Work item: Begin your copy at the line with "这是一张关于兔眼蓝莓苗 的产品图片" in the records below and end it at the line with "Het gebied en", restating each line word for word; omit the pictures.

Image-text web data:
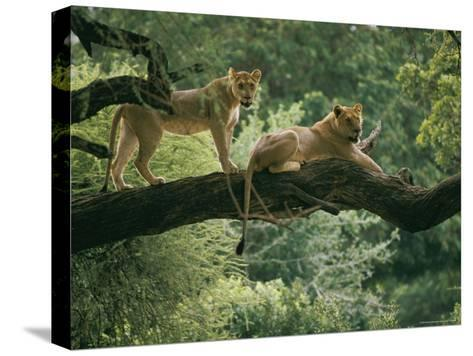 Two African Lions are Resting on a Tree Branch-Skip Brown-Stretched Canvas Print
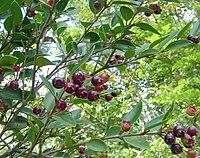 Amomyrtus luma-Luma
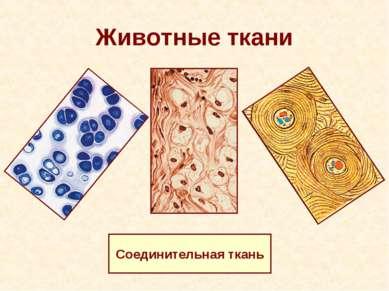 Животные ткани Соединительная ткань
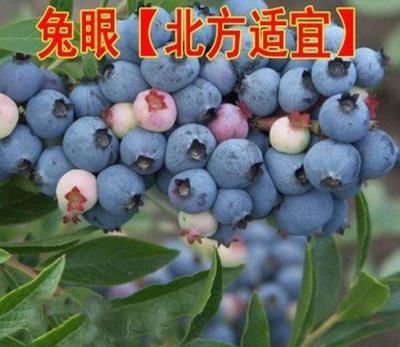 这是一张关于兔眼蓝莓苗 的产品图片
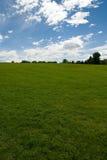 Het gebied en de bomen van het gras royalty-vrije stock afbeeldingen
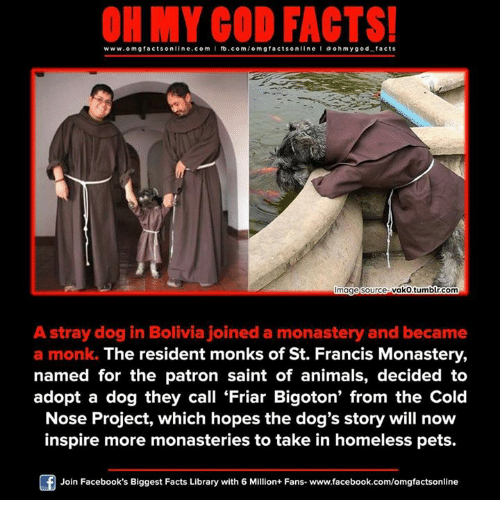 Patrone: www.omg facts online.com I fb.com  m g facts online I a oh my god facts  vako tumblr.com  mage Source  A stray dog in Bolivia joined a monastery and became  a monk. The resident monks of St. Francis Monastery,  named for the patron saint of animals, decided to  adopt a dog they call Friar Bigoton' from the Cold  Nose Project, which hopes the dog's story will now  inspire more monasteries to take in homeless pets.  Join Facebook's Biggest Facts Library with 6 Million+ Fans- www.facebook.com/omgfactsonline
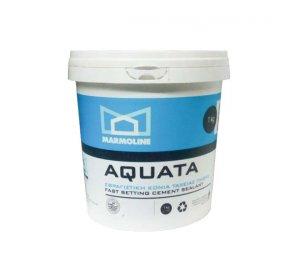 AQUATA 1kg-Σφραγιστικό επισκευαστικό κονίαμα ταχείας πήξης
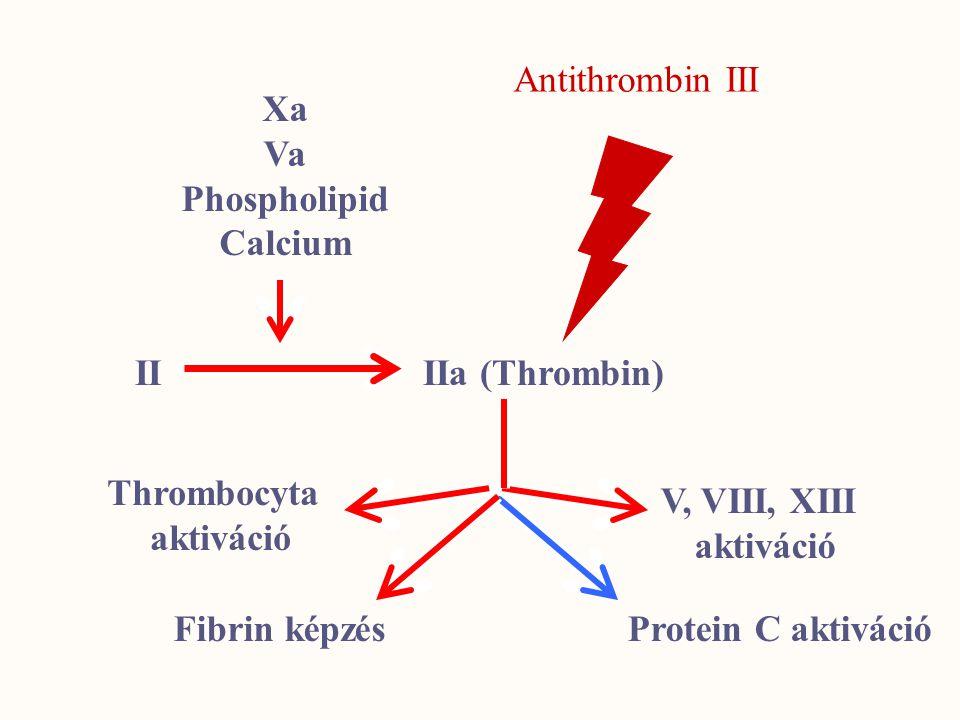 Antithrombin III Xa. Va. Phospholipid. Calcium. II IIa (Thrombin) Thrombocyta. aktiváció. V, VIII, XIII.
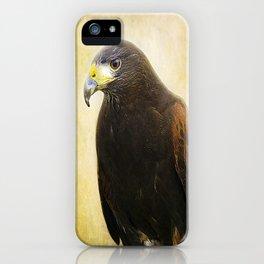 A Harris Hawk iPhone Case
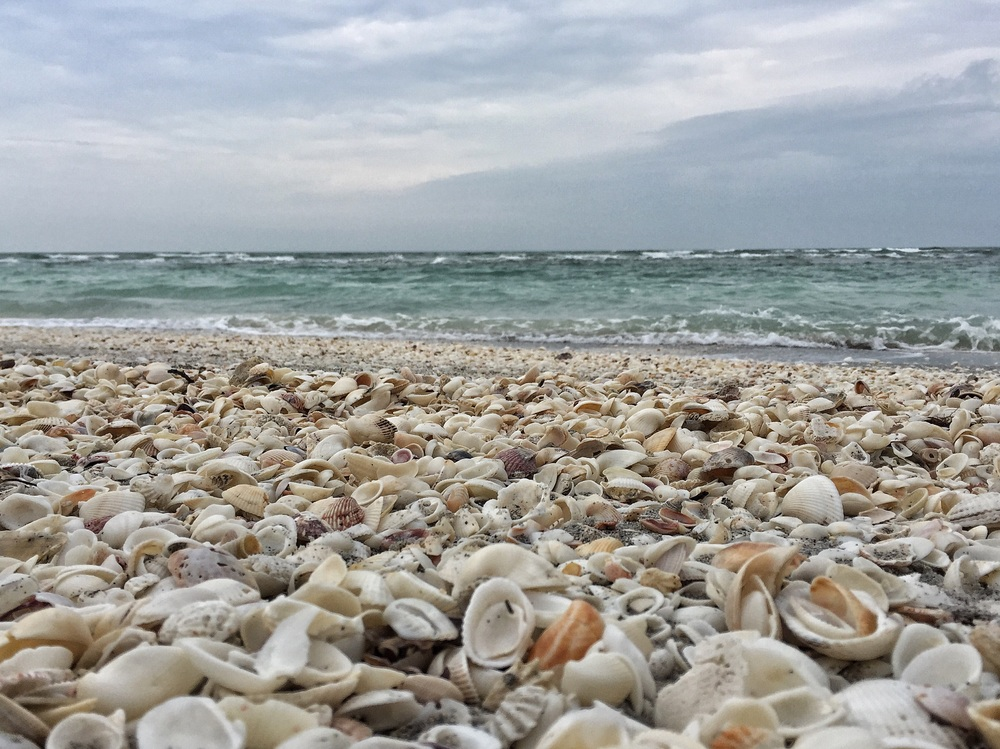 Sanibel shells.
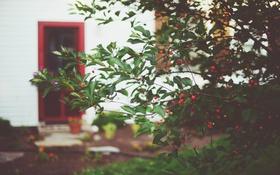 Обои ветки, ягоды, куст, дверь, красные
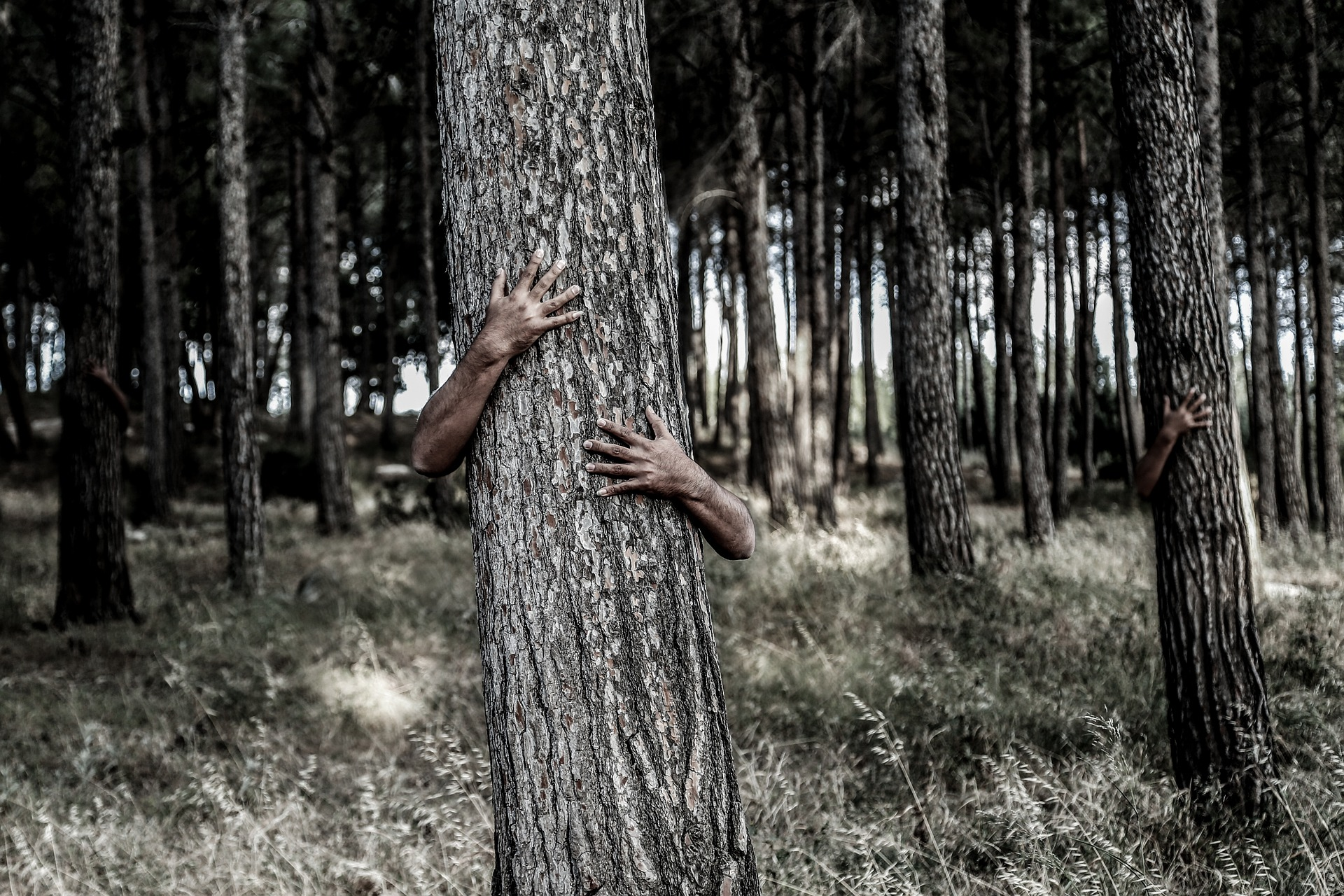hiding-1379426_1920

Exercise result:
 这是一张关于兔眼蓝莓苗 的产品图片
 Het gebied en de bomen van het gras royalty-vrije stock afbeeldingen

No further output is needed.